• _Exercise description_: Return the full histogram bug write-up below, word for word.

Solving the Histogram Bug
What is Tempo?
Tempo is a free-to-play rhythm platformer I published with my friends over at Aestronauts. A major facet of the game is mastering each level to claim a spot on one of the global leaderboards, where players are ranked by their 'Beats Per Minute', or BPM. As a result, we felt it was important to give our players useful metrics to compare themselves with the competition. One such metric is the post-level histogram, intended to show the player a full distribution of player scores from the leaderboard, with their current score and personal record marked for reference.
The Issue
This histogram is generated at runtime, right as the player enters the post-game interface.
During the transition, we pull the top 100 entries from the Steam Leaderboard to populate the local leaderboard. Our oversight lay
in using those same scores to populate the histogram as well. Because these are only the top 100 scores, our own score indicator
could be thrown far off the plot, resulting in a blatant visual bug and confusion for the player.

• _Data pulled from a collection_:
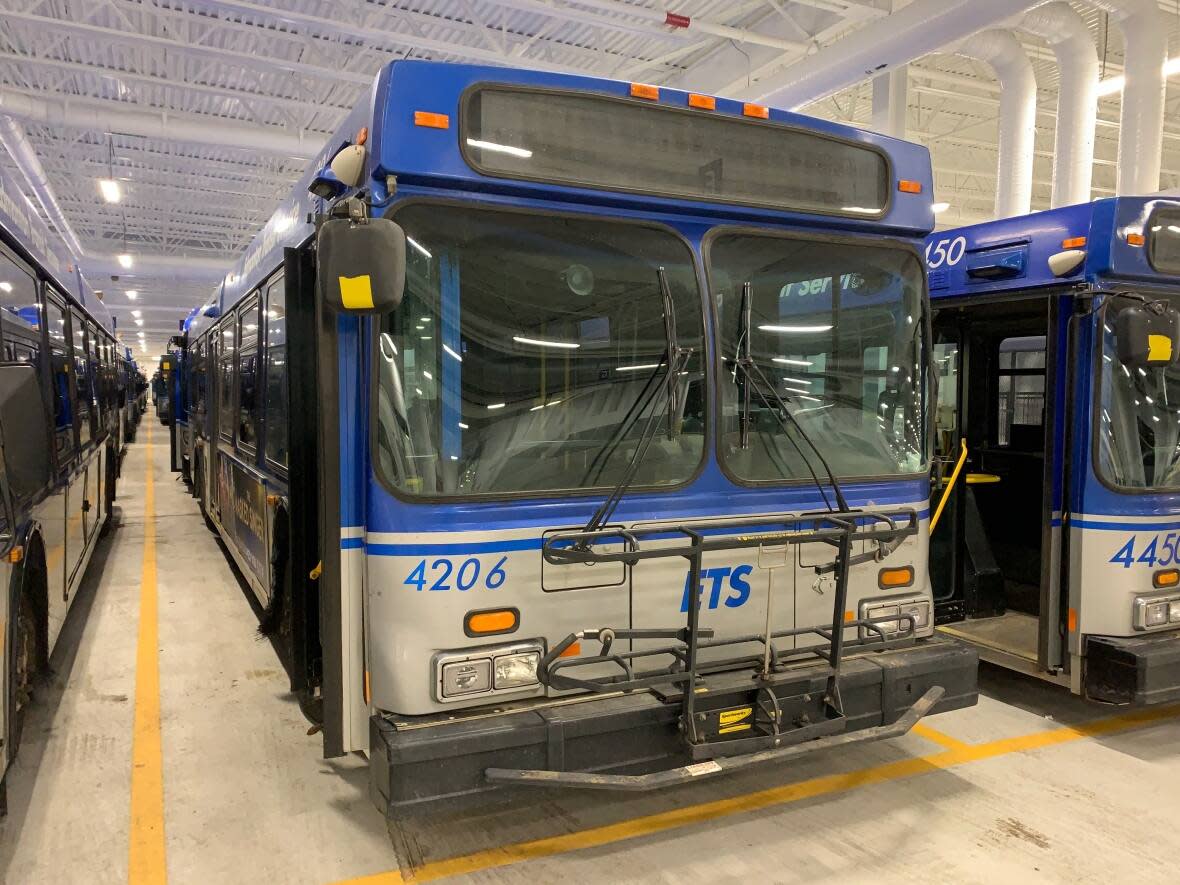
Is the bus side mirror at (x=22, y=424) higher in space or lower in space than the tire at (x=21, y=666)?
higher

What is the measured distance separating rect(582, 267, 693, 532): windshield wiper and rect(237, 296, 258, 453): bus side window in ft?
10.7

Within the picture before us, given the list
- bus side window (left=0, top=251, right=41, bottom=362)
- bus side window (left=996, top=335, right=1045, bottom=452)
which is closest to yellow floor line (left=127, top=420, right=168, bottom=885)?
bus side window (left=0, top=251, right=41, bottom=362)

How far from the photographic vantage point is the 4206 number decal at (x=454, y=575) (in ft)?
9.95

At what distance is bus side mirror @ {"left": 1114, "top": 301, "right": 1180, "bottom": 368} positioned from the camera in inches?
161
---
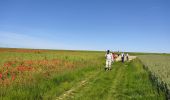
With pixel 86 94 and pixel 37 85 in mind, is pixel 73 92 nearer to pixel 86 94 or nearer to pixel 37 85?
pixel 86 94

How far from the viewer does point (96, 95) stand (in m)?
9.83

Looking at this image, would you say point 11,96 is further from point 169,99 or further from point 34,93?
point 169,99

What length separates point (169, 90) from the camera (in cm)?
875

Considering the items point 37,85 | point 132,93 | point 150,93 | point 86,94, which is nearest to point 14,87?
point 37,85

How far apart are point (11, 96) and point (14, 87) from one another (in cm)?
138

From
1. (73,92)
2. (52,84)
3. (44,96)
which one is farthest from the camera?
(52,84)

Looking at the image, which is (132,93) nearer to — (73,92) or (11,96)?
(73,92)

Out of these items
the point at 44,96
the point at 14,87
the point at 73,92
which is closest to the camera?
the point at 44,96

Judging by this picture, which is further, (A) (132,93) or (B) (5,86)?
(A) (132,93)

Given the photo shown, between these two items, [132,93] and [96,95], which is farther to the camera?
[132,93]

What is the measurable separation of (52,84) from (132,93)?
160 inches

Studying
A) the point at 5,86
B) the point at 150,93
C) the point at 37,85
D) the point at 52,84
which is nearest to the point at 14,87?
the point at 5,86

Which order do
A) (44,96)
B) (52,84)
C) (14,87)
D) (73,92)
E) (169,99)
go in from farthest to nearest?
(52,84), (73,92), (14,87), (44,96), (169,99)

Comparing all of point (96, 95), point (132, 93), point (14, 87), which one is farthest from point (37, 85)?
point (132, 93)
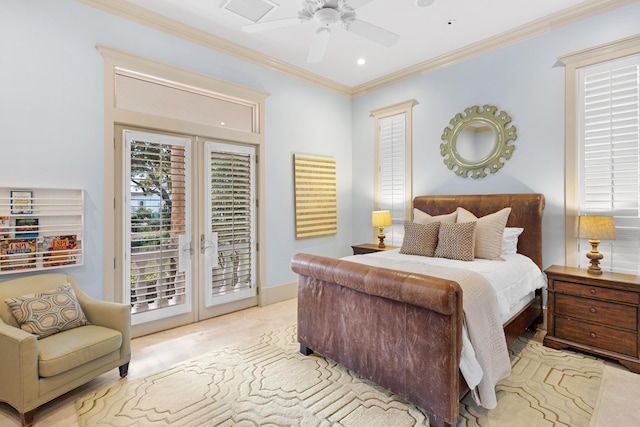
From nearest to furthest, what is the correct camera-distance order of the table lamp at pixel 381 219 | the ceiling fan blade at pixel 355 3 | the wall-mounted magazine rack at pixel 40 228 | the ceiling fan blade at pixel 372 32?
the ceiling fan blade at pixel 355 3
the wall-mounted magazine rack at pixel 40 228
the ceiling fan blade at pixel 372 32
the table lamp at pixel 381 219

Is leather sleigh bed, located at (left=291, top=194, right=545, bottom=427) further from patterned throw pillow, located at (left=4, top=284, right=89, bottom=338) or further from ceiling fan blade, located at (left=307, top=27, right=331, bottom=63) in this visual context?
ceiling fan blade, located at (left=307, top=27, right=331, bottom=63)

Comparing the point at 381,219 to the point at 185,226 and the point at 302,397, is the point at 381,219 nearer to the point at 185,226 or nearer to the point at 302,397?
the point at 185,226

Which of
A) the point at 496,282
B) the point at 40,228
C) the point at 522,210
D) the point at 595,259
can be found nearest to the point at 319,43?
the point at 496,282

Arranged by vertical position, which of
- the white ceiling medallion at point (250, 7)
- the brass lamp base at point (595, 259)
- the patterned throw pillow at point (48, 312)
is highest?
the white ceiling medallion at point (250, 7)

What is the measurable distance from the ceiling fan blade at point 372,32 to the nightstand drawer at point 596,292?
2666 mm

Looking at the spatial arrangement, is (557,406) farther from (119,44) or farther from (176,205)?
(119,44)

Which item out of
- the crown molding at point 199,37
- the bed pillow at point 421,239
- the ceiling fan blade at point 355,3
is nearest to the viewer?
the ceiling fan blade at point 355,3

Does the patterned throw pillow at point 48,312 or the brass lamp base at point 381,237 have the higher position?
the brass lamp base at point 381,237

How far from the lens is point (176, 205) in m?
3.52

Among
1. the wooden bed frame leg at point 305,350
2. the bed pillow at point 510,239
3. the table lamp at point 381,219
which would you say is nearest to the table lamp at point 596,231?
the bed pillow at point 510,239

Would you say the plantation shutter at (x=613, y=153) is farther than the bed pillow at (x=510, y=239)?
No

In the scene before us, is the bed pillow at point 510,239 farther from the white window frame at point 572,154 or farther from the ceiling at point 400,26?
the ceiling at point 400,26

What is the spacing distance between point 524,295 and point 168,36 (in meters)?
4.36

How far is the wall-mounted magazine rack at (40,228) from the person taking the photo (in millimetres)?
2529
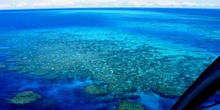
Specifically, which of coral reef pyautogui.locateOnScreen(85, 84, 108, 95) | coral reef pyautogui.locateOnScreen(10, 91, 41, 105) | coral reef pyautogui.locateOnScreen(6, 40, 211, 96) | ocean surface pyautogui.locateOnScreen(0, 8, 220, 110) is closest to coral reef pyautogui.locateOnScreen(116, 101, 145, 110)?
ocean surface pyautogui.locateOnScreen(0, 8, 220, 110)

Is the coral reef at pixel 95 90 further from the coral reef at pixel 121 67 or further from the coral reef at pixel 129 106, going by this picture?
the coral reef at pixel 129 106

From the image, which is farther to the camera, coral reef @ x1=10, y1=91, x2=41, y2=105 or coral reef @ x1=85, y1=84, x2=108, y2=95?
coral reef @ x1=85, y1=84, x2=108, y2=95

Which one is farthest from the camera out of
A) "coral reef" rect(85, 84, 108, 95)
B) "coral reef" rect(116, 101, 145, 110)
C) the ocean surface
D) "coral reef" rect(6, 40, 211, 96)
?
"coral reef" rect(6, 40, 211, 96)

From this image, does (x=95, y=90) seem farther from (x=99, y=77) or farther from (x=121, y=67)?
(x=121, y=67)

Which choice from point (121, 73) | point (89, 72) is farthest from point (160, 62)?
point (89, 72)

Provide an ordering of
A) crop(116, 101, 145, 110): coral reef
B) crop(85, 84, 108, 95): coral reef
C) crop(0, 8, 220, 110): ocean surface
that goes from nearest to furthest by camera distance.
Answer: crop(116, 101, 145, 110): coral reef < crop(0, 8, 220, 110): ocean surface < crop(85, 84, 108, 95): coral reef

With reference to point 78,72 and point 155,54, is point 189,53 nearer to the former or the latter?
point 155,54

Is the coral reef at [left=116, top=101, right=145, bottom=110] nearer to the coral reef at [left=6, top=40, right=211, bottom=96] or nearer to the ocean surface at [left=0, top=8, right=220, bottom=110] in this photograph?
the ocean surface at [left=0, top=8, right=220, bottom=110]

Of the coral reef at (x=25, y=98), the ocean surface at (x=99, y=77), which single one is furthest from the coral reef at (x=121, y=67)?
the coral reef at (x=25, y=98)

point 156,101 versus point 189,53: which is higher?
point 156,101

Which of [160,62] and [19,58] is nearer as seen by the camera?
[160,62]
...
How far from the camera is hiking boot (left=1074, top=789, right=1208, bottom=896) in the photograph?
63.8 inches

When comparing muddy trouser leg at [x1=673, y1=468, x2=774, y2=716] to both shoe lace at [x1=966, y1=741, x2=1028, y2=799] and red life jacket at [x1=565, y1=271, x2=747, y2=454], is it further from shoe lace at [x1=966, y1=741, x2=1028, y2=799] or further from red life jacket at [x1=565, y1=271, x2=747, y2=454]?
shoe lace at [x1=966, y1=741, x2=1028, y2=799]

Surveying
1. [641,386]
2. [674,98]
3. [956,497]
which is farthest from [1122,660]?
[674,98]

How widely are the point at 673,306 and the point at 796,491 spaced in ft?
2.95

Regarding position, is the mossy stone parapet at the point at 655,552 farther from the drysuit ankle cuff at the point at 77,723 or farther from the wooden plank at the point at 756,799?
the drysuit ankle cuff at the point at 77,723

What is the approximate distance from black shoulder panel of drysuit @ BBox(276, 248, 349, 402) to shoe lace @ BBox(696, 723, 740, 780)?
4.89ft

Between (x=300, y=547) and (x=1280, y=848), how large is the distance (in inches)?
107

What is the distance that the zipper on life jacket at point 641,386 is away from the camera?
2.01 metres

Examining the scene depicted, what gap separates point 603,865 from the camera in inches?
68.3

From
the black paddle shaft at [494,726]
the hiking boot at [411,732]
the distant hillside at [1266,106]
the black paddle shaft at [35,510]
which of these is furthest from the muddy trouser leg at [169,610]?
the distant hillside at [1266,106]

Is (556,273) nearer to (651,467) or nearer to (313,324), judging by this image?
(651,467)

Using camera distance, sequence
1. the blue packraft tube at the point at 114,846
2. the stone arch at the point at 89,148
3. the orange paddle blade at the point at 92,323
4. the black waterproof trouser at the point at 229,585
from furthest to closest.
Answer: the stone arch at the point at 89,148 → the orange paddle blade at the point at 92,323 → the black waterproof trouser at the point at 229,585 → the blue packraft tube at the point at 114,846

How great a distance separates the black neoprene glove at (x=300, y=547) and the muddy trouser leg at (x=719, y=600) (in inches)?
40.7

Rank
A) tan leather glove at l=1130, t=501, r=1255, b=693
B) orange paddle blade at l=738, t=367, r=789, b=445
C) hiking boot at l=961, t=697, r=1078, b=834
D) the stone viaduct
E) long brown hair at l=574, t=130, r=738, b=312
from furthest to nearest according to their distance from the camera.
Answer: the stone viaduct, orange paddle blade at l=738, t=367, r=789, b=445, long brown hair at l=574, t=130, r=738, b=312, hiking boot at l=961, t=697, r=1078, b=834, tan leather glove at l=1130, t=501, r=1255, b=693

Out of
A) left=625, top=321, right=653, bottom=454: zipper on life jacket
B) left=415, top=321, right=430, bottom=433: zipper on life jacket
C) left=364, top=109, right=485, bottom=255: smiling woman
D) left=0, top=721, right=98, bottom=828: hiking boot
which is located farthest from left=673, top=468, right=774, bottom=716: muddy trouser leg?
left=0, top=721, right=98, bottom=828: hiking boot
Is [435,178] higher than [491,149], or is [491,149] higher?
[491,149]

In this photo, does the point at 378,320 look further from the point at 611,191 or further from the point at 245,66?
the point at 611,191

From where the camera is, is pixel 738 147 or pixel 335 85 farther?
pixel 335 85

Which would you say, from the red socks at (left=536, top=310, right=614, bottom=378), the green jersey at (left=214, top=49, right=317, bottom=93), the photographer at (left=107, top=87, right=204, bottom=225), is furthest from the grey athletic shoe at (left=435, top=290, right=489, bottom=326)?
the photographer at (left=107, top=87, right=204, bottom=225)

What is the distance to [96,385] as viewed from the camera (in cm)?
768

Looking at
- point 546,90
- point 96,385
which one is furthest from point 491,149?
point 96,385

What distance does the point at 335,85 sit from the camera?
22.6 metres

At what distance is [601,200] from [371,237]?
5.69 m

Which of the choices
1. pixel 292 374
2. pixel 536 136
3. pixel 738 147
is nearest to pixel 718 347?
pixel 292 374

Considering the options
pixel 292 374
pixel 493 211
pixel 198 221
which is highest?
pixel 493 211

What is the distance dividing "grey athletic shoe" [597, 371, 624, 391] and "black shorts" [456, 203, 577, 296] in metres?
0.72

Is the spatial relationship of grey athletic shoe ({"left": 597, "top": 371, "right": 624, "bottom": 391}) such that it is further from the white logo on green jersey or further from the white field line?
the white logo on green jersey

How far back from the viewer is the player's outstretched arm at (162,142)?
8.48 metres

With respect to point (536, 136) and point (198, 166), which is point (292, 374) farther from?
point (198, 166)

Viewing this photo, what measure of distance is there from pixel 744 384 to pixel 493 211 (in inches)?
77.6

• _Result for this exercise_:
Solving the Histogram Bug
What is Tempo?
Tempo is a free-to-play rhythm platformer I published with my friends over at Aestronauts. A major facet of the game is mastering each level to claim a spot on one of the global leaderboards, where players are ranked by their 'Beats Per Minute', or BPM. As a result, we felt it was important to give our players useful metrics to compare themselves with the competition. One such metric is the post-level histogram, intended to show the player a full distribution of player scores from the leaderboard, with their current score and personal record marked for reference.
The Issue
This histogram is generated at runtime, right as the player enters the post-game interface.
During the transition, we pull the top 100 entries from the Steam Leaderboard to populate the local leaderboard. Our oversight lay
in using those same scores to populate the histogram as well. Because these are only the top 100 scores, our own score indicator
could be thrown far off the plot, resulting in a blatant visual bug and confusion for the player.